Grassley Announces Judiciary Committee Interviews of Trump Tower Meeting Witnesses ‘Complete’

The pace of all things Trump and Russia is accelerating. Every day comes news of either campaign or administration workers having been interviewed by Special Counsel Robert Mueller’s team, or new revelations about the content of intra-office FBI text messages—or the news that many such messages have gone ever so mysteriously missing. The pace quickened yet again Wednesday with President Trump’s assertion that he would be happy to speak with the Mueller people under oath (subject to his lawyers’ advice) perhaps even within the next two or three weeks.
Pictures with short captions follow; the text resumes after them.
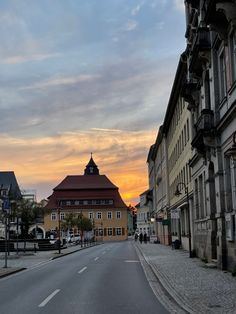 an empty street with buildings and people walking on the sidewalk in front of it at sunset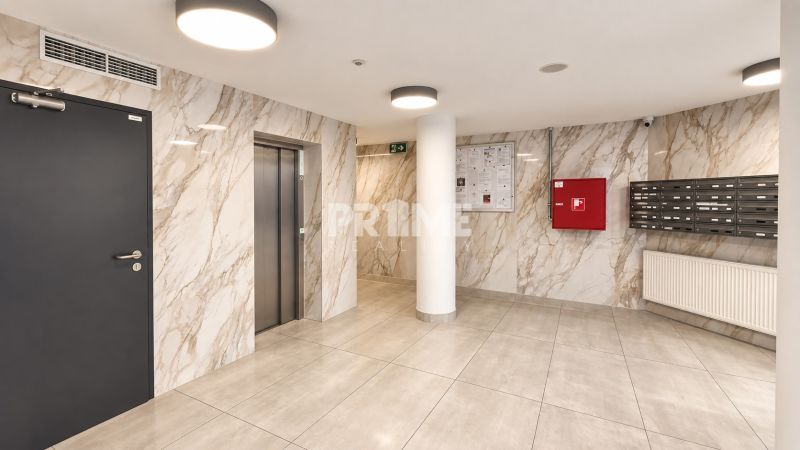 Entrance hall with marble walls, mailboxes, and an elevator in a 2-room apartment.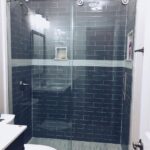 glass shower with blue tile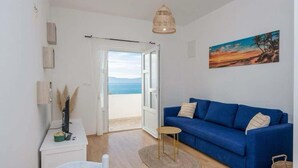 A room with a blue sofa, a small round table, a white desk, a hanging light fixture, and a painting of a sunset. - Adriatic Serenity Haven (Gradac)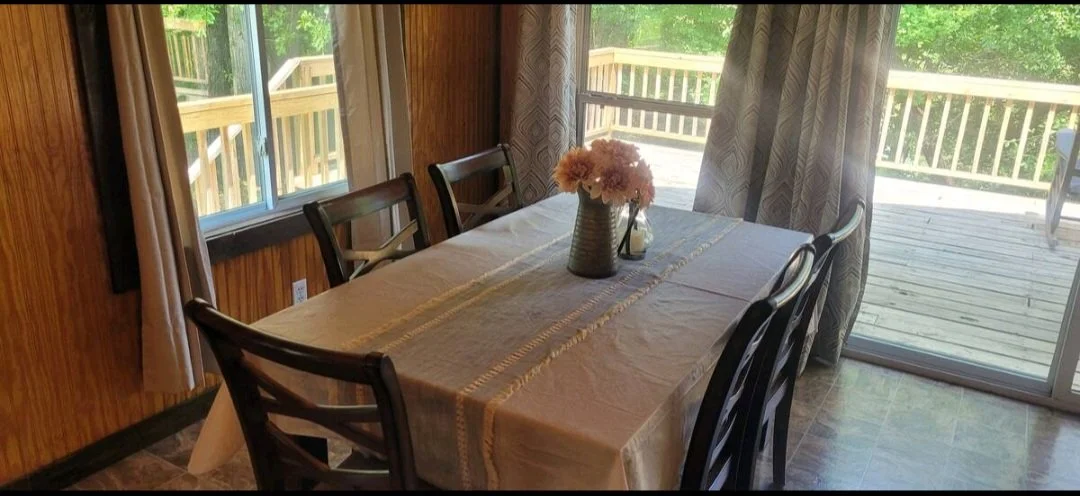 Dining table with a beige tablecloth, a vase with pink flowers, set in a room with wood paneling and large windows with curtains, overlooking an outdoor wooden deck with a wooded area in the background.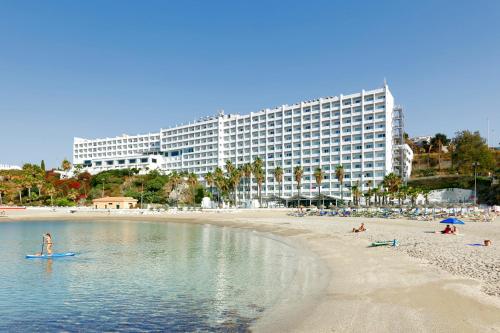 um grupo de pessoas numa praia com um grande edifício em Hotel Benalma Costa del Sol em Benalmádena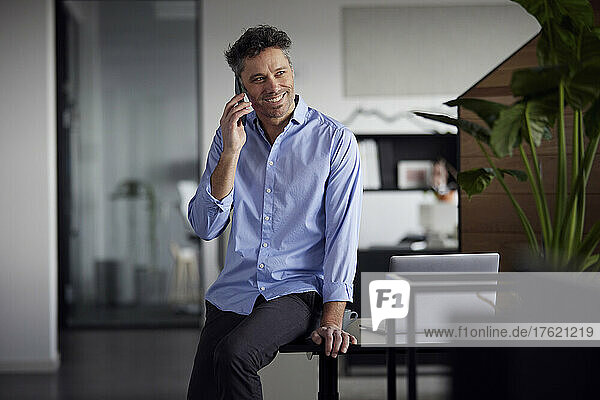 Happy businessman talking on smart phone sitting on desk in office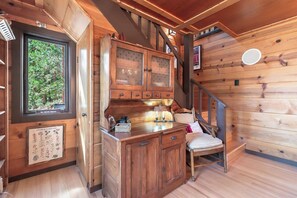 A wooden cabin interior with a wooden staircase, a cabinet with drawers, a small table with a lamp, and a window with a view of greenery.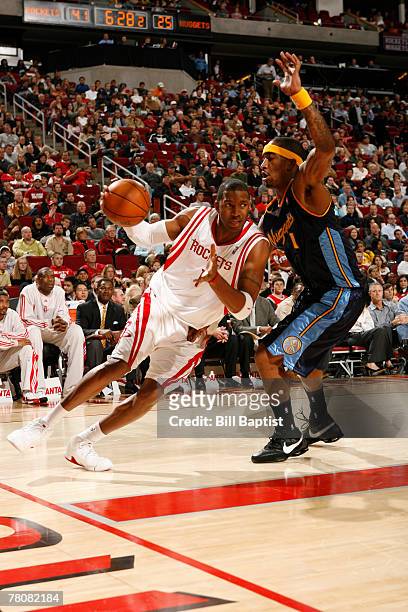 Tracy McGrady of the Houston Rockets dribbles the ball past J.R. Smith of the Denver Nuggets on November 24, 2007 at the Toyota Center in Houston,...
Thursday’s news of hurry-up offense comes from the Senate Judiciary Committee, where chairman Chuck Grassley announced in prepared remarks: “I believe this Committee’s interviews of the witnesses surrounding the Trump Tower meeting are complete. That section of our investigation is done.” This, even though the committee has yet to talk with such relevant witnesses as Jared Kushner.
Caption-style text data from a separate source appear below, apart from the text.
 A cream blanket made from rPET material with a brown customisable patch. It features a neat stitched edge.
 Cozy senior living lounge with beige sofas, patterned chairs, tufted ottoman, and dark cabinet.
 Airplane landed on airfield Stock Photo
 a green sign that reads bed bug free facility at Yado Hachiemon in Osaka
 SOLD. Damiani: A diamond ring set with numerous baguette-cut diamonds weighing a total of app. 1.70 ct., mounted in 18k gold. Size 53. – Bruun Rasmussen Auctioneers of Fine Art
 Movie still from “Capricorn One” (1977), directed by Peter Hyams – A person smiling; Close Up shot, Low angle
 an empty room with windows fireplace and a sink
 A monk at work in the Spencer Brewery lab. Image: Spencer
Grassley said there was little chance the Senate would be able to talk with them, and he blamed Sen. Dianne Feinstein: She “unilaterally released the transcript of Fusion GPS founder Glenn Simpson,” Grassley said. “That has spooked other potential witnesses.”
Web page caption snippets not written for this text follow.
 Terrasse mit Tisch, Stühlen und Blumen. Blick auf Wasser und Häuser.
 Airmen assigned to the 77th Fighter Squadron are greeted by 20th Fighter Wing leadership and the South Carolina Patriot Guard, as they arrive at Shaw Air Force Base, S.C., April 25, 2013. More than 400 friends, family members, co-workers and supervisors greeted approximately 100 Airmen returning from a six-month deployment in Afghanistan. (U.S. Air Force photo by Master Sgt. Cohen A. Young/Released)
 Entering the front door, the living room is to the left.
The chairman proposed that, since “our chances of getting a voluntary interview with Mr. Kushner have been shot,” instead they should turn to the transcript of closed-door Kushner testimony the witness has given to other senators: “He has already provided his account to the Intelligence Committee,” Grassley said.

What’s the significance of declaring the committee’s investigation complete? Having gathered all the information it is going to gather, the committee no longer has to keep closed-door testimony hush-hush, because there is no future testimony regarding the Trump Tower meeting that could be tainted. “So, now it’s time to start officially releasing the transcripts of all witness interviews we have done related to that meeting,” said Grassley. That would include the committee’s interview with Donald Trump Jr He called on Feinstein to agree to the release, but said that should Democrats not be in an agreeable mood, the release of documents could be done “possibly through a Committee vote,” one that could be assumed to go along party lines.

No doubt the pace of the intertwined Trump/Russia/FBI affairs would then reach a frenzy. Not that Grassley is worried: “Let’s get them out there for everyone to see.”

That everyone, of course will not just be the public, but the president, who might well welcome, before he meets with Mueller’s agents (if he meets with Mueller’s agents), a primer on what other witnesses have said on the record about Donald Jr.’s ill-advised Trump Tower get-together.

Which may explain Dianne Feinstein’s response to Grassley’s proposal: “I agree the transcripts should be released,” she said. But not to everyone right away—only, Feinstein said, “to Mueller, and to the public when it won’t interfere with the investigation.”